Il est difficile de déterminer si la haute direction a surveillé ou abordé tous les changements importants du contexte de PCE au cours de la période d’évaluation. L’analyse des données des informateurs clés et de mesure du rendement a révélé un manque d’uniformité dans la surveillance de certains renseignements importants. Il existe des lacunes en matière de renseignements sur la mesure du rendement qui ont une incidence sur la capacité de la haute direction en matière de surveillance et d’intervention dans des domaines liés à l’attraction d’IDE, l’acquisition et la commercialisation de nouvelles technologies, la capacité des universités et des établissements de recherche et le développement de nouveaux exportateurs. Ces lacunes seront traitées plus en détail dans la section 4.0 du présent rapport.

3.2 Conformité aux priorités du gouvernement

Critères d’évaluation

Principale constatation

Il y a une harmonisation logique entre le sous-programme, les priorités du gouvernement fédéral et le résultat stratégique de l’APECA. La conformité est reconnue et formulée clairement.

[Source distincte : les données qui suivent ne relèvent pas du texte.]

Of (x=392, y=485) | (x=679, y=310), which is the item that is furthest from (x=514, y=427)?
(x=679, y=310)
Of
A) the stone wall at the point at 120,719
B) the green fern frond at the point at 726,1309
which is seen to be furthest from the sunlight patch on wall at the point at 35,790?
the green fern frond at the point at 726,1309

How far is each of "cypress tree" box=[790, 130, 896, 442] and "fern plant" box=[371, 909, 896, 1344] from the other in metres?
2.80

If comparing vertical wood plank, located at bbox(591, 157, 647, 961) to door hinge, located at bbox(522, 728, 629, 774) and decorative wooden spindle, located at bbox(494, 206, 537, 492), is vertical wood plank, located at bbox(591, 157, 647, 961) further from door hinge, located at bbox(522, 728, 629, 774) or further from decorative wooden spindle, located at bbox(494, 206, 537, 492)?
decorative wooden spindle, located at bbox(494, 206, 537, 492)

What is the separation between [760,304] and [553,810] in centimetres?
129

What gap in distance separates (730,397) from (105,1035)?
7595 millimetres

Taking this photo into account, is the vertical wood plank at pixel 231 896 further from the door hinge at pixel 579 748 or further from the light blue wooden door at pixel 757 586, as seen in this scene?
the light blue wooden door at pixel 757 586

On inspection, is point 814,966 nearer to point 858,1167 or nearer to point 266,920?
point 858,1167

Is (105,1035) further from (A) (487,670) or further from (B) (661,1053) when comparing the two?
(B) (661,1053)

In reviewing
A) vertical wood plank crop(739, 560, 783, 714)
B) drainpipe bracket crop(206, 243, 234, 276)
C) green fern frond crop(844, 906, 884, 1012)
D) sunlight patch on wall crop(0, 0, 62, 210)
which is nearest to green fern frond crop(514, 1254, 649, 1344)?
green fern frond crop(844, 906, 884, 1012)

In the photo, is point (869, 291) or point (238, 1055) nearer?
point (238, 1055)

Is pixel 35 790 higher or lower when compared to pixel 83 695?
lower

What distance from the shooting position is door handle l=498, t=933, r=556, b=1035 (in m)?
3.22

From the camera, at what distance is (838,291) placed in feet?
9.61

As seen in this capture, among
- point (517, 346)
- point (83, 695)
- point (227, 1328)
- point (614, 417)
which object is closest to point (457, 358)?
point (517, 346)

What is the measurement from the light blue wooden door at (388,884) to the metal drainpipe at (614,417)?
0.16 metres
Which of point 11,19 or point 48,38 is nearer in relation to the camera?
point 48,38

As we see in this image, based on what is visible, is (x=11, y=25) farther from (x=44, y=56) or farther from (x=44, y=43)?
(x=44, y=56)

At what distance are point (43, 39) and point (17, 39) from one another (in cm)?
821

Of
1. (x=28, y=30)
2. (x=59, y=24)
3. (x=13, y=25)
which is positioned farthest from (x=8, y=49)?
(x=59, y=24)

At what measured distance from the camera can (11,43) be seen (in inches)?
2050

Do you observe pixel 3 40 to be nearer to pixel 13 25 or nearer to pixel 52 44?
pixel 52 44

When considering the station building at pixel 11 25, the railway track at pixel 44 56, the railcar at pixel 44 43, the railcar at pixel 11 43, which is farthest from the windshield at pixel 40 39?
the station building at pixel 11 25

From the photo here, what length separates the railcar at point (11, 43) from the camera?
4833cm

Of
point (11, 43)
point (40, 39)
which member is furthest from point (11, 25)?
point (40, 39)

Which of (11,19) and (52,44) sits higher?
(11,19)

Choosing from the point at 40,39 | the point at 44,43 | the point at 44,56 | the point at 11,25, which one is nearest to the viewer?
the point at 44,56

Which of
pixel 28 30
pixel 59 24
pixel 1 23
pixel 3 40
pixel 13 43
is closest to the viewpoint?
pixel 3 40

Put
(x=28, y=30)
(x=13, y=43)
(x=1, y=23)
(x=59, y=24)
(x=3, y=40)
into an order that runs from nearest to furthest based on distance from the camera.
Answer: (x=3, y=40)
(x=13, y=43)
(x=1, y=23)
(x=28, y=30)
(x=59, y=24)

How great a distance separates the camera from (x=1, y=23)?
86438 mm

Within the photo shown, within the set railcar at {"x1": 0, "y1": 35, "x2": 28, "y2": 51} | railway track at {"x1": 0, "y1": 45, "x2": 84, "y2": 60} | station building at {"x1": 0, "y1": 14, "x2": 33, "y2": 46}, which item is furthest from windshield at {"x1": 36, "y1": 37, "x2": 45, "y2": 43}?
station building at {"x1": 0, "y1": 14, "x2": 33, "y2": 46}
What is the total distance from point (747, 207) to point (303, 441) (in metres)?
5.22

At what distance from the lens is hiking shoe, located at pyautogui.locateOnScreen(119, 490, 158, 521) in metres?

Le sous-programme PCE cadre étroitement avec le mandat de l’Agence qui consiste à promouvoir la prospérité économique au Canada atlantique.

Les activités de PCE sont en phase avec les priorités du gouvernement fédéral en ce qui a trait à la croissance économique, le commerce international et l’investissement, incluant de nouveaux ALE et des marchés nouveaux et émergents.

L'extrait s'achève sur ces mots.